- **TASK DESCRIPTION**:
Which lines of the entries below run from the one holding "のせ猫 x みかん乗せ茶トラ Cat and orange 2018#2" to the one holding "REMI, Sensible J - Too Much", inclusive? Set down exactly those lines and no others.

- **SUPPLIED RECORDS**:
+-------+

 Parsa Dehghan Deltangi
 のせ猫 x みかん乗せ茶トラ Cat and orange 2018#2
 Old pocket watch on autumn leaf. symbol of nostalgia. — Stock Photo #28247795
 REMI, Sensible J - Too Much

+-------+

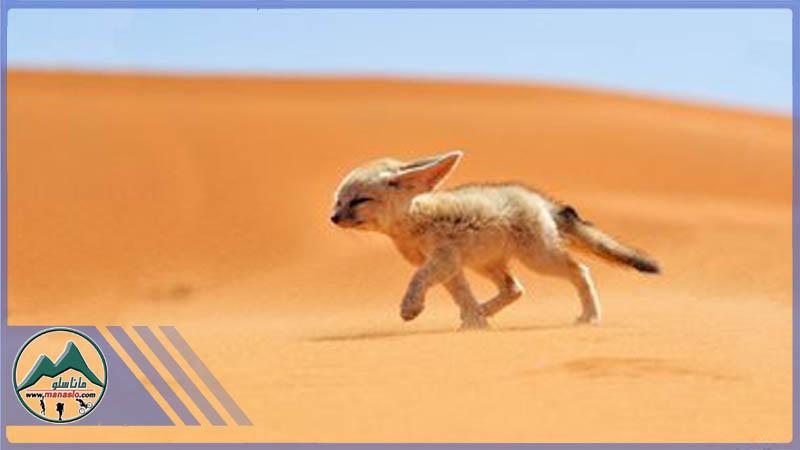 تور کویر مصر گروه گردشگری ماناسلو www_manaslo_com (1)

+-------+

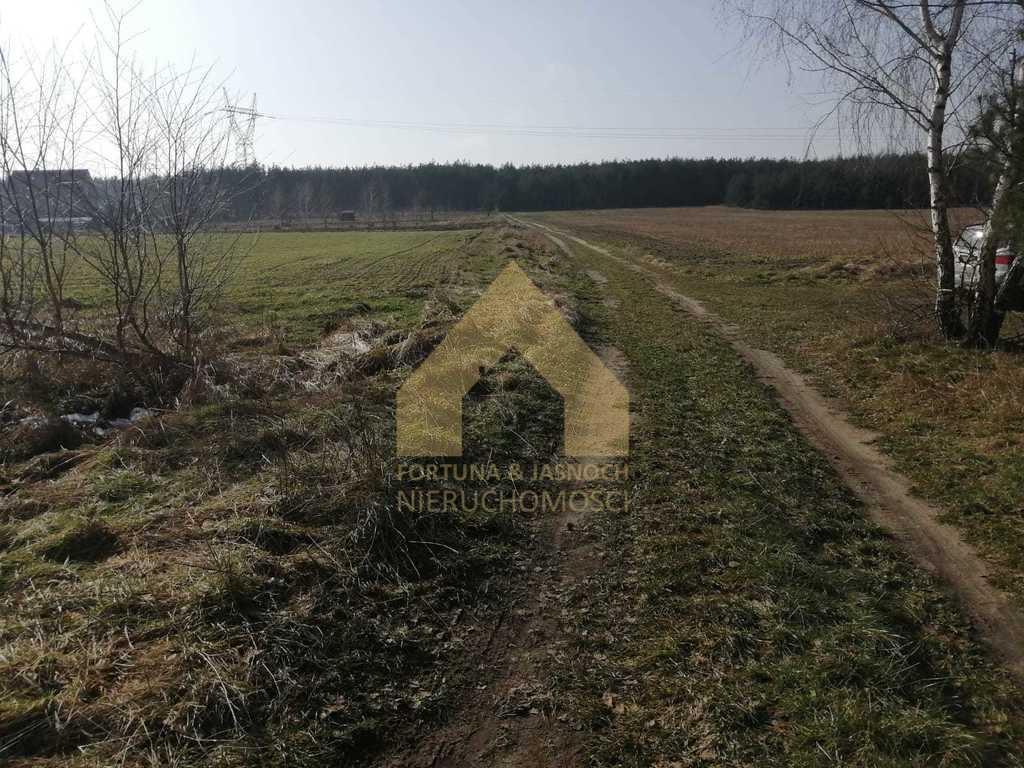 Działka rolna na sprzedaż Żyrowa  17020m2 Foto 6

+-------+

- **SOLUTION TO THE PROBLEM**:
 のせ猫 x みかん乗せ茶トラ Cat and orange 2018#2
 Old pocket watch on autumn leaf. symbol of nostalgia. — Stock Photo #28247795
 REMI, Sensible J - Too Much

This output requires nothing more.